• [Excerpted text]:
Chinna Muthu is a 1994 Indian Tamil-language action drama film written and directed by Shanmuga Sundaram in his debut. The film stars Radha Ravi in the title role with Rajeev, Y. G. Mahendran,  Vaishnavi, Chandrasekhar in supporting roles. It was released on 19 February 1994.

Plot

Cast 
Radha Ravi as Chinna Muthu
Rajeev as Mookaiyan
 Vaishnavi
Padmashri
Ravikanth
Y. G. Mahendran
Chandrasekhar
Roopesh Raj as Thangarasu
Asha as Shenbagam

Production 
Chinna Muthu marked the directorial debut of Shanmuga Sundaram, who earlier worked as a dialogue writer for Annaamalai (1992). Radha Ravi played the title role, and it was his third film which he had produced under his production company.

Soundtrack 
Soundtrack was composed by Deva, with lyrics by Vairamuthu.

• [Activity]: Please revise the stretch of the Chinna Muthu text from "Chinna Muthu is" through "19 February 1994." by putting "family drama" in place of "action drama", and give that stretch in full.

• [Excerpted records]:
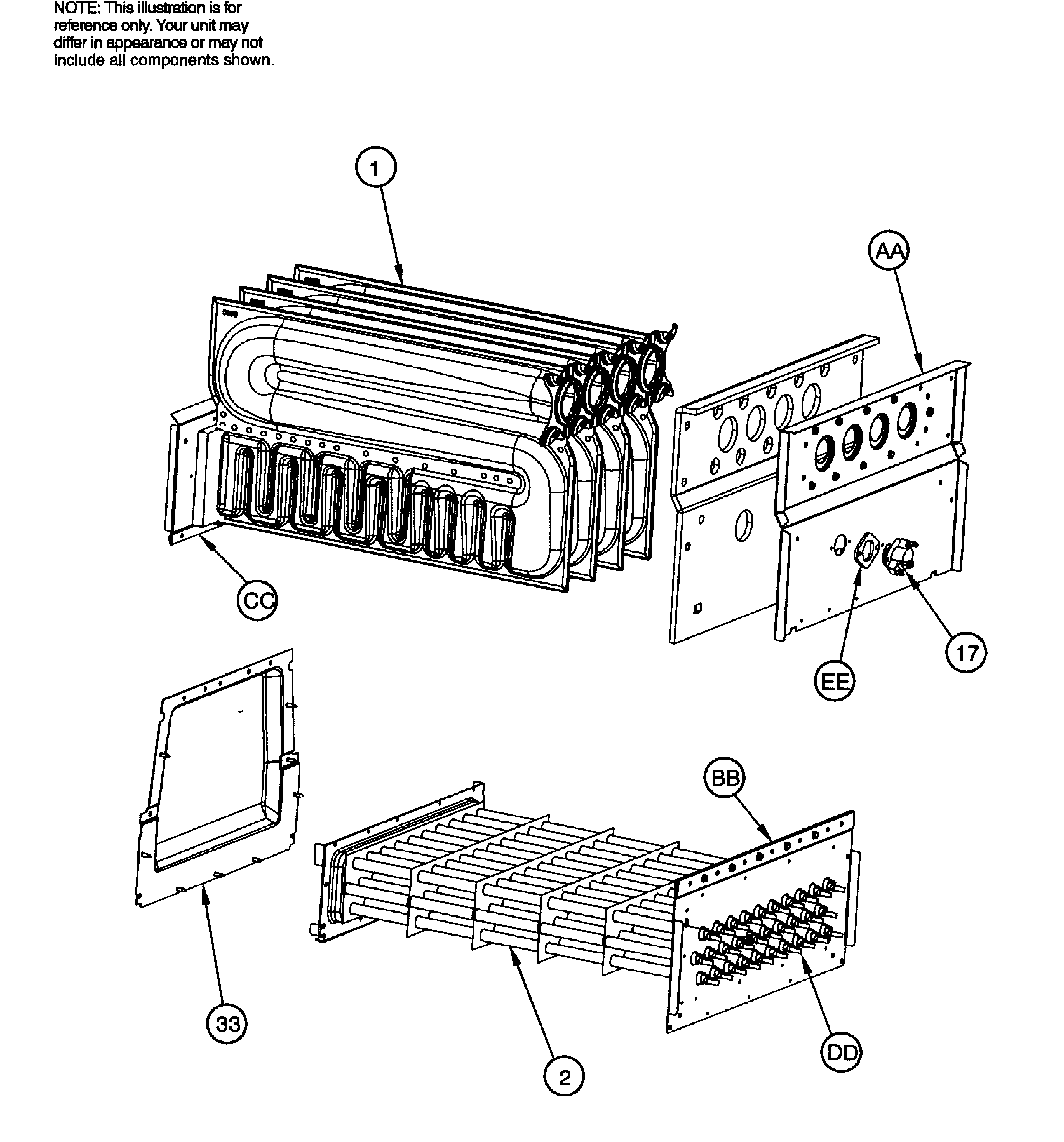 NOTE: This illustration is for reference only. Your unit may differ in appearance or may not include all components shown.

1

AA

CC

17

EE

BB

33

2

DD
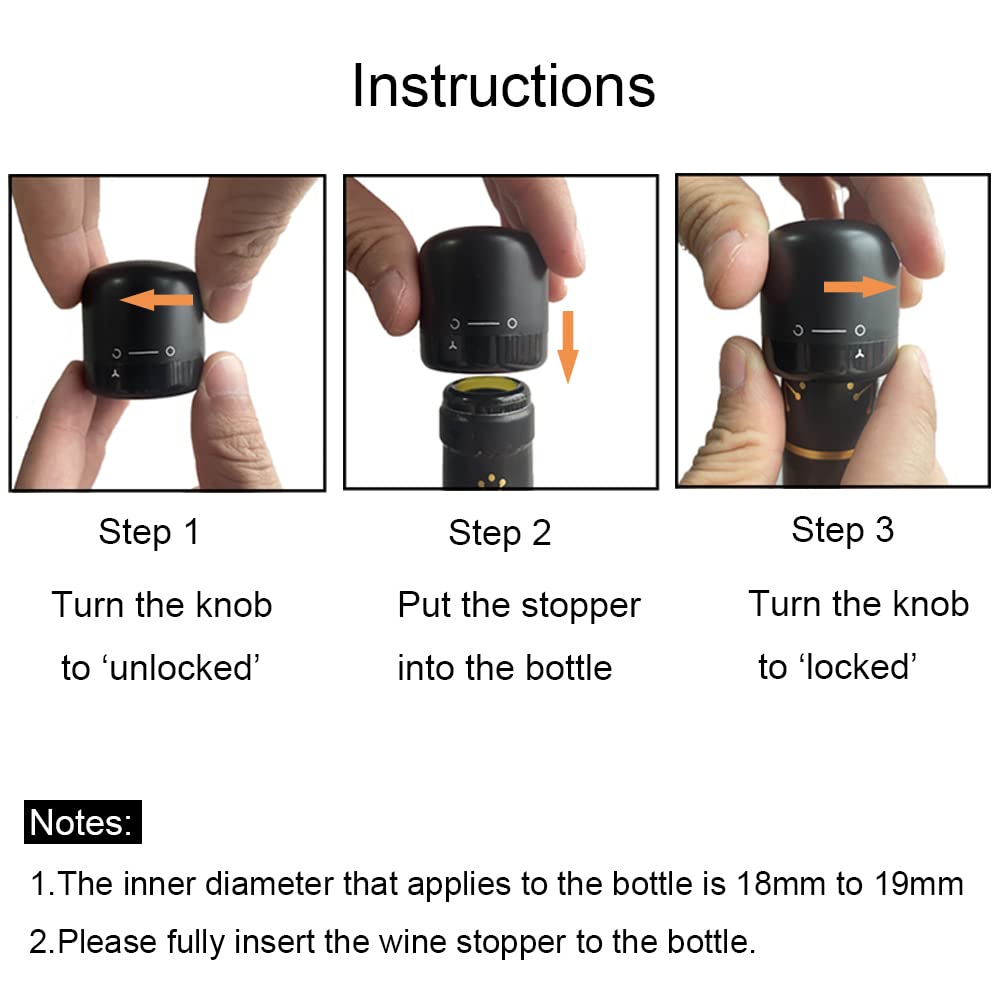 Instructions

Step 1

Turn the knob to ‘unlocked’

Step 2

Put the stopper into the bottle

Step 3

Turn the knob to ‘locked’

Notes:

1.The inner diameter that applies to the bottle is 18mm to 19mm

2.Please fully insert the wine stopper to the bottle.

• [Exercise solution]:
Chinna Muthu is a 1994 Indian Tamil-language family drama film written and directed by Shanmuga Sundaram in his debut. The film stars Radha Ravi in the title role with Rajeev, Y. G. Mahendran,  Vaishnavi, Chandrasekhar in supporting roles. It was released on 19 February 1994.